Extrait étudié →
* * * * * * * * *

La première réunion de Via Campesina s’est tenue en 1993 à Managua, au Nicaragua, et c’était un rassemblement de dirigeants masculins. Ni la déclaration de Managua ni la déclaration suivante de Mons, lorsque Via Campesina a été établie en tant que telle, ne mentionnaient les femmes paysannes.
Puis, en 1996, nous nous sommes réunis à Tlaxcala, au Mexique, et ce fut une assemblée incroyable. Depuis mon espace, nous aidions à l’organisation et à la mobilisation. Et nous n’avions aucune idée de l’ampleur, de la détermination et de l’énergie des organisations paysannes dans le monde entier. Comme la représentation était grande dans cette assemblée !
À ce moment-là, il y avait déjà 20 % de femmes dans l’assemblée. Nous avons organisé des débats parallèles et mis en place un groupe de travail pour femmes. Au cours de l’un des derniers jours, a eu lieu le processus de sélection d’un Comité de coordination internationale (CCI), qui serait le centre de ce mouvement nouvellement créé. À l’époque, il y avait huit régions, dont une n’était pas correctement établie, et chaque région a tenu une réunion pour choisir sa coordination régionale. Lorsqu’ils sont retournés à l’assemblée, sept hommes avaient été sélectionnés.
Il y avait une tension dans la pièce. Beaucoup d’entre nous n’étaient pas satisfaites de cette représentation. Il y avait de la résistance et les régions ont donc dû procéder à un deuxième tour de sélection et réessayer. J’ai été sélectionnée pour représenter l’Amérique du Nord. Nous avons réussi à briser cette barrière d’exclusion des femmes dans les fonctions dirigeantes. J’ai participé au CCI pendant huit ans.
Personnellement, j’ai ressenti une énorme responsabilité, mais j’ai toujours été entourée et soutenue par les merveilleuses femmes et hommes de Via Campesina, qui partageaient cette vision de créer un mouvement pour l’égalité et la justice afin de transformer véritablement nos vies, nos communautés, les relations entre les genres et notre agriculture, et à partir de là initier les grands changements nécessaires dans le monde. Je ne me suis donc jamais sentie seule, abandonnée ou incapable de construire cet espace.

* * * * * * * * *

Items fournis →
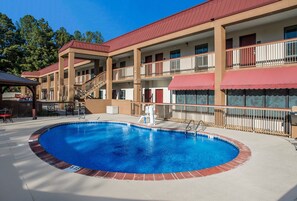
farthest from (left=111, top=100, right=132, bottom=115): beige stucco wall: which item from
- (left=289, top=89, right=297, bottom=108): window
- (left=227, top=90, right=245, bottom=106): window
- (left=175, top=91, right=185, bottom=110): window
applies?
(left=289, top=89, right=297, bottom=108): window

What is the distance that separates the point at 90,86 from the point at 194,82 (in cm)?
1335

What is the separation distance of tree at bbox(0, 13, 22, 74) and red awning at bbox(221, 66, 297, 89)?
49284 millimetres

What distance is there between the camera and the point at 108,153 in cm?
884

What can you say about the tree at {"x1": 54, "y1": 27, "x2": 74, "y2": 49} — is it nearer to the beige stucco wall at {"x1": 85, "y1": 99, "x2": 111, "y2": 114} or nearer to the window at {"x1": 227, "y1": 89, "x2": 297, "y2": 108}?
the beige stucco wall at {"x1": 85, "y1": 99, "x2": 111, "y2": 114}

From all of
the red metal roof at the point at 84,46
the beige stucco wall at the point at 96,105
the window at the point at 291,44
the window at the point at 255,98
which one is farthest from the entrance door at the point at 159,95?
the window at the point at 291,44

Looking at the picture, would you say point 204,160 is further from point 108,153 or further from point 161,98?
point 161,98

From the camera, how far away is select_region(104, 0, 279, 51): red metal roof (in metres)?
12.4

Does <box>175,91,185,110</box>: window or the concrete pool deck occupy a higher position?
<box>175,91,185,110</box>: window

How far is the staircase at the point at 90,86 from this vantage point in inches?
907

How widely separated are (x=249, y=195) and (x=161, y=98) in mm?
17090

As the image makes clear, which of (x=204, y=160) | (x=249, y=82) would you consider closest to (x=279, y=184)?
(x=204, y=160)

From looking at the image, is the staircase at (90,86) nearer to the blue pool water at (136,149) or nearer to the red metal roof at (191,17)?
the red metal roof at (191,17)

* * * * * * * * *

Consignes →
**A)** D'après l'extrait, en quelle année et dans quelle ville s'est tenue la première réunion de Via Campesina ?
**B)** Recopiez le passage de l'extrait allant de « Puis, en 1996, nous » à « cette assemblée ! » en remplaçant « incroyable » par « mémorable ».
Les items fournis ne sont d'aucune utilité pour ce travail.

Réponses attendues →
**A)** En 1993, à Managua, au Nicaragua.

**B)**
Puis, en 1996, nous nous sommes réunis à Tlaxcala, au Mexique, et ce fut une assemblée mémorable. Depuis mon espace, nous aidions à l’organisation et à la mobilisation. Et nous n’avions aucune idée de l’ampleur, de la détermination et de l’énergie des organisations paysannes dans le monde entier. Comme la représentation était grande dans cette assemblée !